In order to function MABS needs to be run on either one or a number of dedicated virtual machines and therein lies the problem we were experiencing – scaling to manage capacity.
Initially we had opted to run a single backup server instance with view to scaling up to meet demand, this approach does have a few benefits a key one being complete autonomy of VM enrollment into the backup policy at the root level, e.g when a new folder is created in AVS it would automatically be detected and added to the backup schedule. Remember that, we will come back to it later!
After some time using the single VM instance / scaling up approach we noticed seemingly random backup failures causing the VM to on occasion lock up and require a reboot. After some investigation it seemed this was caused by the VM running out of resources (CPU and RAM), so back to the drawing board!

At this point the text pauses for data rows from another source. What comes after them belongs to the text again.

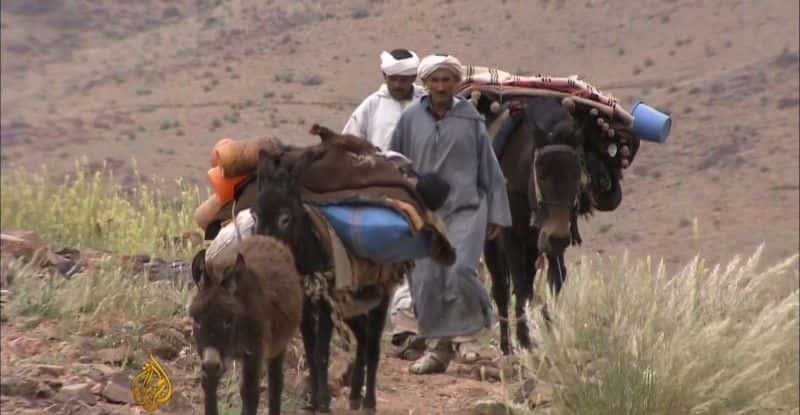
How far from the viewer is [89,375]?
877cm

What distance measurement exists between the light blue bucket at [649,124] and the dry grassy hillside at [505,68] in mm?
2470

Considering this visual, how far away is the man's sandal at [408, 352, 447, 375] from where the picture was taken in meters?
10.8

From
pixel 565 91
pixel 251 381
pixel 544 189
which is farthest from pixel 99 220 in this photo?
pixel 251 381

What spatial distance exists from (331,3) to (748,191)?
18.5 metres

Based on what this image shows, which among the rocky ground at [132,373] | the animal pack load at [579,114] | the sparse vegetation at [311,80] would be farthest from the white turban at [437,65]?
the sparse vegetation at [311,80]

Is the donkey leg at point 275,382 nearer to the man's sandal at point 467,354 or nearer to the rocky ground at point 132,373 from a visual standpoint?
the rocky ground at point 132,373

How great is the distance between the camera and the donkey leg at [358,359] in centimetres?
902

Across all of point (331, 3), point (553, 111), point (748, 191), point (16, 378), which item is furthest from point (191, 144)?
point (16, 378)

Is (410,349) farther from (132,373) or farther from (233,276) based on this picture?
(233,276)

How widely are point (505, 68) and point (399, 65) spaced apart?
10.5 metres

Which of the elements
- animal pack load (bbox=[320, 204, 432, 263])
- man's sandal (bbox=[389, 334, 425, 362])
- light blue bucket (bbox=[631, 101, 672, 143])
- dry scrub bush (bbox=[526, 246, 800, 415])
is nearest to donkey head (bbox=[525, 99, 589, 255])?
light blue bucket (bbox=[631, 101, 672, 143])

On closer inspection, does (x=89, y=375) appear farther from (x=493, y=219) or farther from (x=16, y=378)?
(x=493, y=219)

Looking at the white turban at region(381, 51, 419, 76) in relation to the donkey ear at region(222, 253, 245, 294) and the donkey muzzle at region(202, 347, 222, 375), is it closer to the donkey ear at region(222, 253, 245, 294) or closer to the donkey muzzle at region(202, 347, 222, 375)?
the donkey ear at region(222, 253, 245, 294)

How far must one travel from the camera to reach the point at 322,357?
28.2 ft
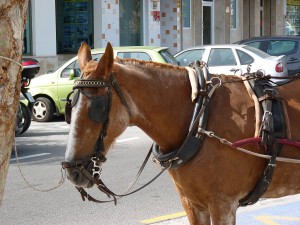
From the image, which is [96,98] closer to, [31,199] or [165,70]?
[165,70]

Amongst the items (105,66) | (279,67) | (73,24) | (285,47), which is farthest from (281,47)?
(105,66)

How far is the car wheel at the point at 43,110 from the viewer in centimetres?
1639

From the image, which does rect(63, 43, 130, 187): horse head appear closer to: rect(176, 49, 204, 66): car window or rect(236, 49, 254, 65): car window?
rect(236, 49, 254, 65): car window

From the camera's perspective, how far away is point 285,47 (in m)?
19.3

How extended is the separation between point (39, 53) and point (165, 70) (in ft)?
58.5

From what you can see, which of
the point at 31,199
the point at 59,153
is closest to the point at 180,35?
the point at 59,153

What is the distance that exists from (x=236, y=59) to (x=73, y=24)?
929 cm

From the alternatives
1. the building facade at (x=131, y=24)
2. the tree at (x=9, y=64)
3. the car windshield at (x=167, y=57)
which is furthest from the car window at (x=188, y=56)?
the tree at (x=9, y=64)

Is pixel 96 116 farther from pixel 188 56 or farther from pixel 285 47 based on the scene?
pixel 285 47

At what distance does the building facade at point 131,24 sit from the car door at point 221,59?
6689 mm

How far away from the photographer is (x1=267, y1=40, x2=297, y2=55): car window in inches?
754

Having experienced numerous failures and a general lack of reliability in the single instance approach we decided to split the load across two instances using separate backup policies on each which allowed us the flexibility to stagger the backup times on each policy / instance. We could then scale out as the AVS instance grew.

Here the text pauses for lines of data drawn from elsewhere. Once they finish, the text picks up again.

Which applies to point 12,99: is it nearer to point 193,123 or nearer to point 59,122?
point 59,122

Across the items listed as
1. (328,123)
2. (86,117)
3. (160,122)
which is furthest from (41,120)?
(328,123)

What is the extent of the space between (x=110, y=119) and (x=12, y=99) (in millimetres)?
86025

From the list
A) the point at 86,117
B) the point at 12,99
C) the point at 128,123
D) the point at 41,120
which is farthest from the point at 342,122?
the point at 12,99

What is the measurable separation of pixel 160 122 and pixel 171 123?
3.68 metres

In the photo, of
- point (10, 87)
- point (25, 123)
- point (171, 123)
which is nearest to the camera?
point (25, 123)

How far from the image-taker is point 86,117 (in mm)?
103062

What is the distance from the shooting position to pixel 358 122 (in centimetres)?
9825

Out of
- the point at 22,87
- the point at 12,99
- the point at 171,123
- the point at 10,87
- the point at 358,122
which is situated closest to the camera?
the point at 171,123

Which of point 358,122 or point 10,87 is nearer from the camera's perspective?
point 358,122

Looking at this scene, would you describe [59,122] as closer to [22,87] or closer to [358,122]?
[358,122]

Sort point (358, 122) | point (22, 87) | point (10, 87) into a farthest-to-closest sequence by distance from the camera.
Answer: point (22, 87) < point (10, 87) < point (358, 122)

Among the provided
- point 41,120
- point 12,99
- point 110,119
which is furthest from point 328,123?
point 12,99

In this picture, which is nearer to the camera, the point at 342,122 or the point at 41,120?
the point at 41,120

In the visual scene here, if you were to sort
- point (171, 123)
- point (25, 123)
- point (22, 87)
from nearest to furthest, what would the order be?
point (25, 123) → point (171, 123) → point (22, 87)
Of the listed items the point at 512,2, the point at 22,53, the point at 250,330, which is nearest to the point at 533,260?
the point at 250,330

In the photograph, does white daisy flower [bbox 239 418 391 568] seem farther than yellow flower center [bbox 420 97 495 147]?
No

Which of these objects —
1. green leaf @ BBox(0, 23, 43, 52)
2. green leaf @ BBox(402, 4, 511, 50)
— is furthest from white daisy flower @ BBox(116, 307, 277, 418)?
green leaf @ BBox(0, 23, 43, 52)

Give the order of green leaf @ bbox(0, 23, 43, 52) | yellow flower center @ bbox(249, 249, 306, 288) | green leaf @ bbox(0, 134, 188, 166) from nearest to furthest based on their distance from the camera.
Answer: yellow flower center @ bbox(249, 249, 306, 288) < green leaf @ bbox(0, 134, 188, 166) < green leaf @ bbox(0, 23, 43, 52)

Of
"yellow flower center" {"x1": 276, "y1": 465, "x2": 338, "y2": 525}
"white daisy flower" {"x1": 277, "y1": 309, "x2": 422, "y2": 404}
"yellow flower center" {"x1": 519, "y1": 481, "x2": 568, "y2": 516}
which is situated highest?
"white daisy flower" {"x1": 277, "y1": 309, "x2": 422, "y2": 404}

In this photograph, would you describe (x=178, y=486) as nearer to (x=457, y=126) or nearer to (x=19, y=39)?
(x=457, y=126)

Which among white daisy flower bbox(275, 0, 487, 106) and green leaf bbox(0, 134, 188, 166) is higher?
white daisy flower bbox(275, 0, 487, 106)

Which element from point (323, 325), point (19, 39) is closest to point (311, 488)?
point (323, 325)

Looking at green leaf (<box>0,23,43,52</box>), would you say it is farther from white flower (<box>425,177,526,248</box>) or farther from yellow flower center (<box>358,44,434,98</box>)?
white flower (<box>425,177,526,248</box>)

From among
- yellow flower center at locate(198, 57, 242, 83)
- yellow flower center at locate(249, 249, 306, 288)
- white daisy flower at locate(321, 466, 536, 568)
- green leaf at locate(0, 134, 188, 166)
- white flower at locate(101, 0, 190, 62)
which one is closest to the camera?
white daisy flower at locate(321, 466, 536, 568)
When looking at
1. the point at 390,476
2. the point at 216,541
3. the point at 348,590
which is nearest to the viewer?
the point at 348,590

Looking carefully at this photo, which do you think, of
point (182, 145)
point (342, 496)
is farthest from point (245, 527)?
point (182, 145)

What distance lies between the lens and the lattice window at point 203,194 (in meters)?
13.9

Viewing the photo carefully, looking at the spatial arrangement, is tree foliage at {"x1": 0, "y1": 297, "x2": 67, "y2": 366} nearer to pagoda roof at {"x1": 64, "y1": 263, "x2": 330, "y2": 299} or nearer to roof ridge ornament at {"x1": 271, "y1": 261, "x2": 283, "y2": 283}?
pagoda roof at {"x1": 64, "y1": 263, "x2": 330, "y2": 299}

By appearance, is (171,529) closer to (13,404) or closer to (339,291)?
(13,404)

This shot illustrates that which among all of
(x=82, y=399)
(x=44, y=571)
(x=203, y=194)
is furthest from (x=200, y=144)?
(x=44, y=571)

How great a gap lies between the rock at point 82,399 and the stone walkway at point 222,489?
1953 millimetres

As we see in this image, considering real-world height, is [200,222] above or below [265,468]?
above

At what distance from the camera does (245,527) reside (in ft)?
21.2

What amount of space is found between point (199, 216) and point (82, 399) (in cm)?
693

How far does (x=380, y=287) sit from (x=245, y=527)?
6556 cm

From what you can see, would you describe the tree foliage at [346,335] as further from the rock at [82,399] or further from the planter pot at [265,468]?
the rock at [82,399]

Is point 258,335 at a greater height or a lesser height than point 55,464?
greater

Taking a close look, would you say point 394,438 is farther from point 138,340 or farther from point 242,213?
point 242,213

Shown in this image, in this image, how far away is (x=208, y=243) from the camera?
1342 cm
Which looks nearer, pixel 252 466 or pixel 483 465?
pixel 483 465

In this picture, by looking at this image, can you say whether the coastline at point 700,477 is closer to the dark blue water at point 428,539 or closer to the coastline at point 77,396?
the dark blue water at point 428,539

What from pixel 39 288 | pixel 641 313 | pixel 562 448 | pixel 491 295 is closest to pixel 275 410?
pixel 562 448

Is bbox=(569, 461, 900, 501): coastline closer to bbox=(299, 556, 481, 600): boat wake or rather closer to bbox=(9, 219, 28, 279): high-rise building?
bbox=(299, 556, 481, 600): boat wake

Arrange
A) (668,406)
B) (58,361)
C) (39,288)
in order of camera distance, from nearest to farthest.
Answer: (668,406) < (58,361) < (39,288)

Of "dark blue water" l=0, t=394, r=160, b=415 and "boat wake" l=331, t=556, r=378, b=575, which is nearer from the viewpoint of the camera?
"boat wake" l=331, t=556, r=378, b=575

Now, remember I mentioned the automatic detection of new VMs / folders at the root level when we were using the single instance… well, we started building the first of the replacement split load backup servers and were surprised to find we couldn’t enroll any of the AVS VMs into the new policy, with them showing an error saying they were already claimed by the initial single instance backup server, despite the fact that server had nothing enrolled in its backup policies!

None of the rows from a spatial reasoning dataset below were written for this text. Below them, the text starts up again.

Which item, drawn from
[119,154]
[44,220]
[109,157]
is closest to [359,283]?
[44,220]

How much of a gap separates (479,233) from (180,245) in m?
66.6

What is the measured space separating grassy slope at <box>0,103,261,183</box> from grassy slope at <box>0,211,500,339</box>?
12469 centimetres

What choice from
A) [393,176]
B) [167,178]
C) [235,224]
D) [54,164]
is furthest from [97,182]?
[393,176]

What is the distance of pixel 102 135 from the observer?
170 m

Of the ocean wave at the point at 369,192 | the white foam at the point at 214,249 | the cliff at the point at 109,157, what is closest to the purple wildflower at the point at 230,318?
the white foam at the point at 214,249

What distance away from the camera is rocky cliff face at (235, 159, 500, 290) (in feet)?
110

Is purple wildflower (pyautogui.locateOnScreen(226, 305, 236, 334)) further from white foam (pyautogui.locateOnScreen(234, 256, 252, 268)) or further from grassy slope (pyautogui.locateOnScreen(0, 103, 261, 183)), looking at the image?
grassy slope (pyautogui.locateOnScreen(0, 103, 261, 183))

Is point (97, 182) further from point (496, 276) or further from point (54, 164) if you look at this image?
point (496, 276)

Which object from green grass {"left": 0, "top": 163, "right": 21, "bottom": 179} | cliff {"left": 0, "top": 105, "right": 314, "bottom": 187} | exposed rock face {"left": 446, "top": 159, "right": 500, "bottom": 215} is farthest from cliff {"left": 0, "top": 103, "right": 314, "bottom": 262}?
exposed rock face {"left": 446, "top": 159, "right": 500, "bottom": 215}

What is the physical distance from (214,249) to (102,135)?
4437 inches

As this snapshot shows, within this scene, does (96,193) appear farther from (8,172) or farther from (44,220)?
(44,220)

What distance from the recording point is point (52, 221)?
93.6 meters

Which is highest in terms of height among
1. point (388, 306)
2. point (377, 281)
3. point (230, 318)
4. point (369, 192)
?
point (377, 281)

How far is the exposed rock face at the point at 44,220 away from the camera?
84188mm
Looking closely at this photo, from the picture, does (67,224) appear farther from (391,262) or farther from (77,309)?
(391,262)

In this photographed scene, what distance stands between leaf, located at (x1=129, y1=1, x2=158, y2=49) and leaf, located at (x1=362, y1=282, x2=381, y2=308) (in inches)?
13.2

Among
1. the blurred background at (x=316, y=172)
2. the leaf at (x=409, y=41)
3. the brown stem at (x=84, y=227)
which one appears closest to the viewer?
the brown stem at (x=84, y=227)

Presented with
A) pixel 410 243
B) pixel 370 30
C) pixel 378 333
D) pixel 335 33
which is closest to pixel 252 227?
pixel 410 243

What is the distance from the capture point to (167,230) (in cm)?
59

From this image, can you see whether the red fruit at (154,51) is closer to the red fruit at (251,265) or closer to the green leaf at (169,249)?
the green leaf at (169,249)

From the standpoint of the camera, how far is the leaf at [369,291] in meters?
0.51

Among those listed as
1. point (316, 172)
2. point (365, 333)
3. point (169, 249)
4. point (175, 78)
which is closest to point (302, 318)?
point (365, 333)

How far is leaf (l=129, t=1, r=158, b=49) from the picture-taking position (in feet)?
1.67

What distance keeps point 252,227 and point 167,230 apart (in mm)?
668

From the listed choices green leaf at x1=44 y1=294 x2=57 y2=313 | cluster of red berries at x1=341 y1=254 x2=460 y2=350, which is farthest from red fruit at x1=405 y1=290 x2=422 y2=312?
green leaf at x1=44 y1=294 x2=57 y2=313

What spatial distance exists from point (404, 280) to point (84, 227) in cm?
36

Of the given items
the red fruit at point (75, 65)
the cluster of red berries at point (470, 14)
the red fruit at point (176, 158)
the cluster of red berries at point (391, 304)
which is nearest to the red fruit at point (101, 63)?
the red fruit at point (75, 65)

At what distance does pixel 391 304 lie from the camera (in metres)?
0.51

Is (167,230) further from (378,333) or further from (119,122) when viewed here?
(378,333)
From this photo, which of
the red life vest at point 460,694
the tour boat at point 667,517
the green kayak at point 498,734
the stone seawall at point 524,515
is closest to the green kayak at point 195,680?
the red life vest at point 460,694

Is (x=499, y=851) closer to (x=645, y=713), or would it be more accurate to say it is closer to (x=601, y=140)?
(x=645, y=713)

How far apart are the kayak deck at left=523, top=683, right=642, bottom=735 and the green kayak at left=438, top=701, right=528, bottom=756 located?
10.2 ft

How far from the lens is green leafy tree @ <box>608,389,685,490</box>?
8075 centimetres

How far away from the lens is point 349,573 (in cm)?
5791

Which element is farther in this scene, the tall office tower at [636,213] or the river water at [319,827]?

We tried deleting the MABS local backup data, clearing the RSV and even totally removing all the MABS backup policies. All to no avail.
Then I remembered… whenever a VM / folder is enrolled in the MABS backup a custom attribute “DPMServer” is set in the vCenter containing, you guessed it… the DPM server FQDN. The presence of this tag effectively locking that VM / folder to the DPM server specified within the tag value.
So we need to remove the DPMServer tag from the custom attributes however, as with most things in AVS, its not that simple! Even with the highest level of permission (cloudadmin) I have not found a way to completely remove a custom attribute.
So here is my solution – rename the DPMServer custom attribute name on the VMs / folders you want to re enroll, for example “DPMServer” could become “DPMServerOld”. This means MABS cant see the DPMServer attribute anymore so its effectively just as good as a delete. In our case it was set at the vCenter root folder to enable the auto enrollment, so after renaming the attribute all the folders were once again able to be selected in MABS.
The only thing to consider with this approach is that you could end up with lots of messy unused old tags. If you are only working on a small number of VMs then deleting the DPMServer attribute value would also work, however the value is not inherited so using this approach on a folder wont apply down to child VMs and if you have hundreds of child VMs going through them one by one and deleting the value is not feasible!